▸ **YOUR GOAL**:
Set down the listing exactly as given, minus images.

▸ **EXERCISE DATA**:
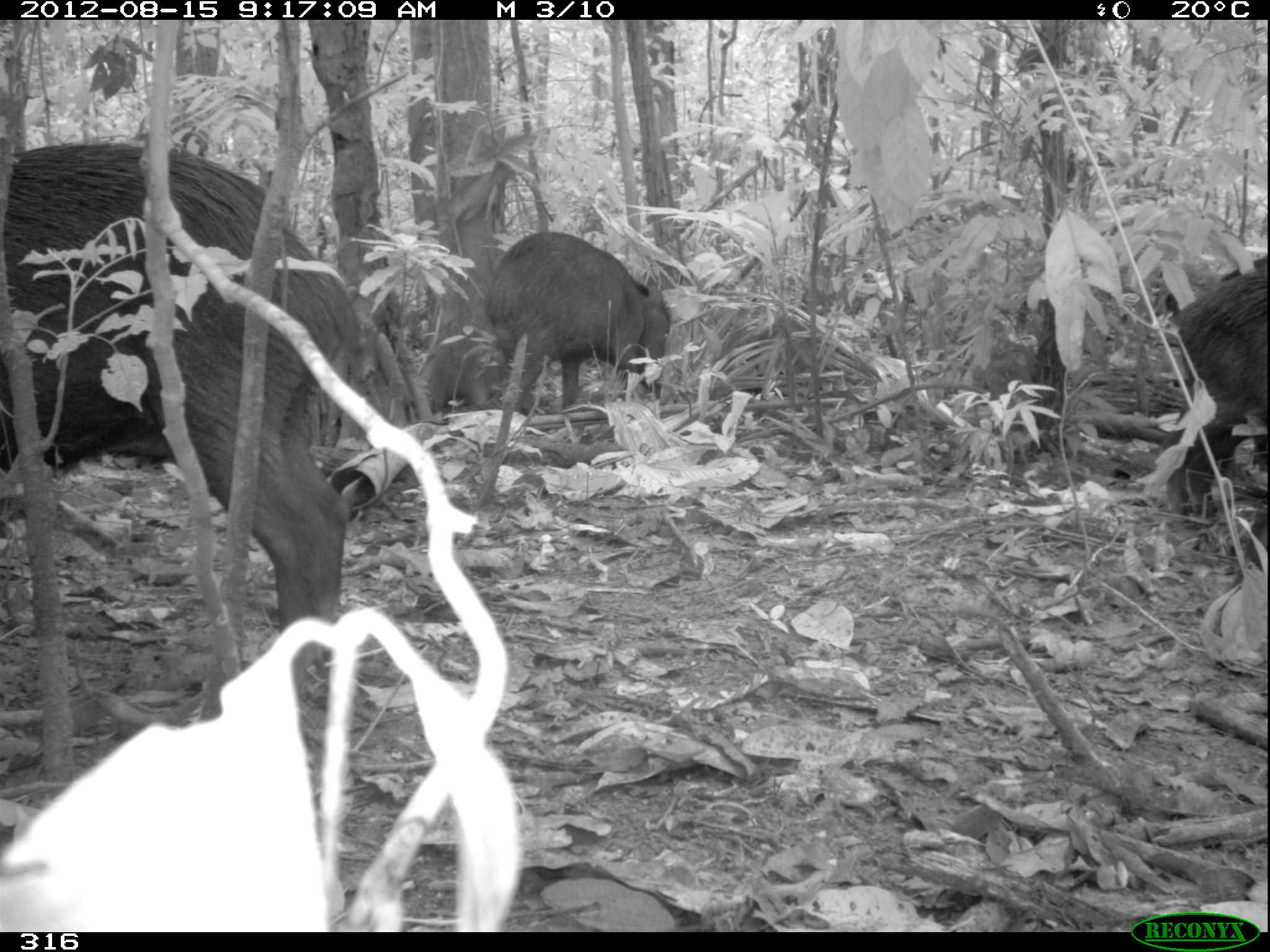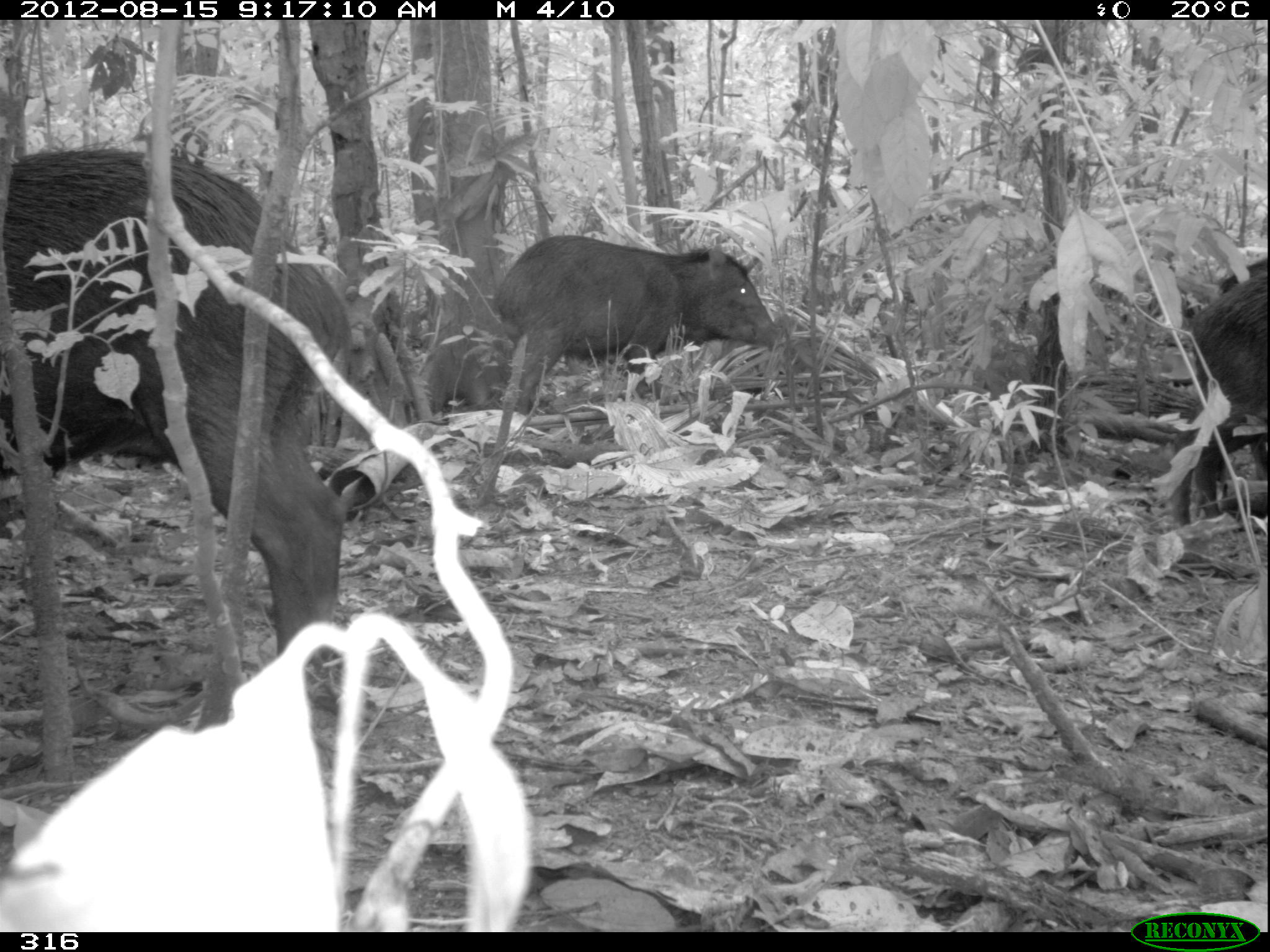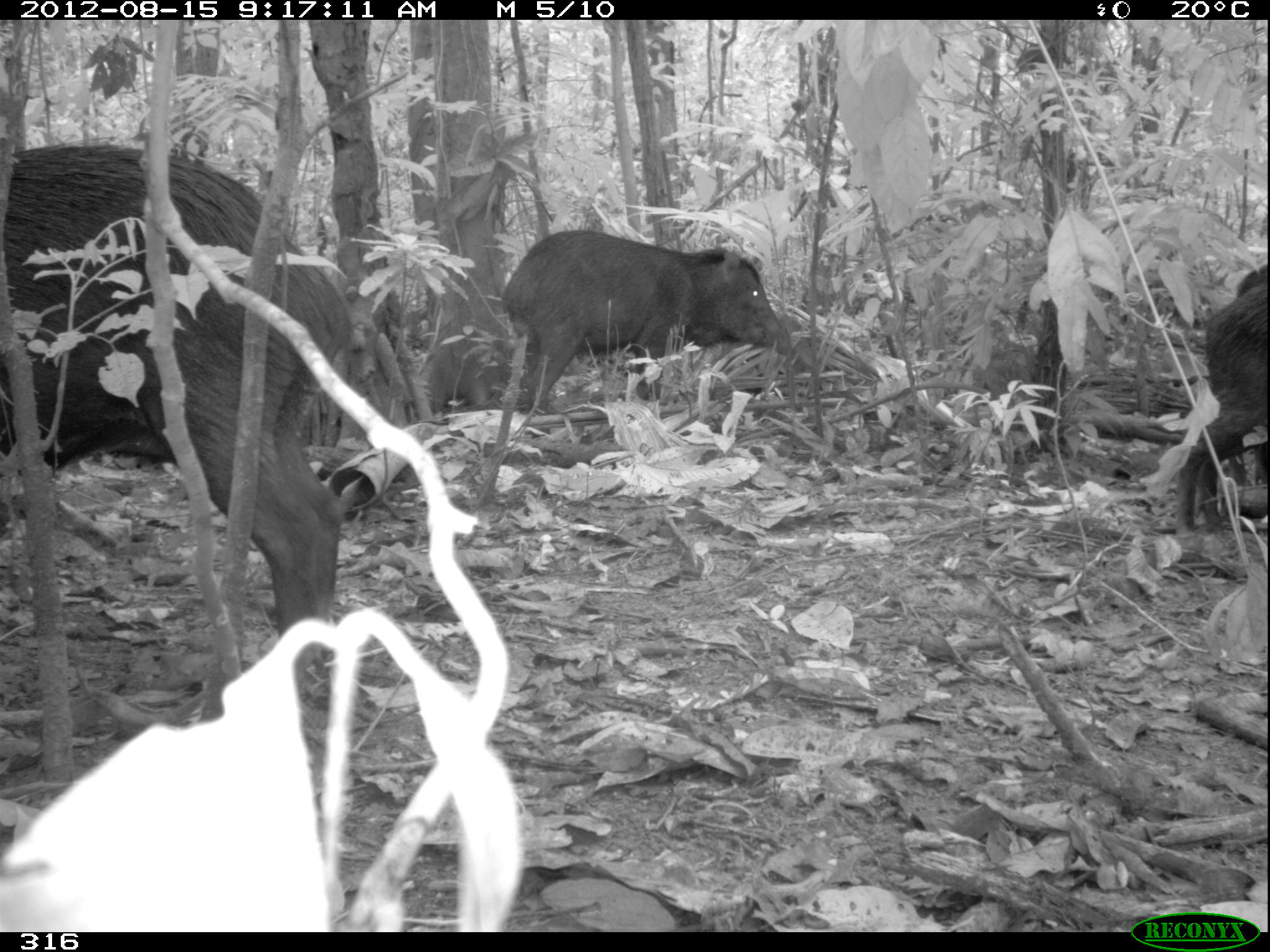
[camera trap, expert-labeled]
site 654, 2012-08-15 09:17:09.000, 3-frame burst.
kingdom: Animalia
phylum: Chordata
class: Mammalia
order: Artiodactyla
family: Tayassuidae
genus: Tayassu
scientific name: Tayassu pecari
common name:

▸ **EXPECTED ANSWER**:
[camera trap, expert-labeled]
site 654, 2012-08-15 09:17:09.000, 3-frame burst.
kingdom: Animalia
phylum: Chordata
class: Mammalia
order: Artiodactyla
family: Tayassuidae
genus: Tayassu
scientific name: Tayassu pecari
common name:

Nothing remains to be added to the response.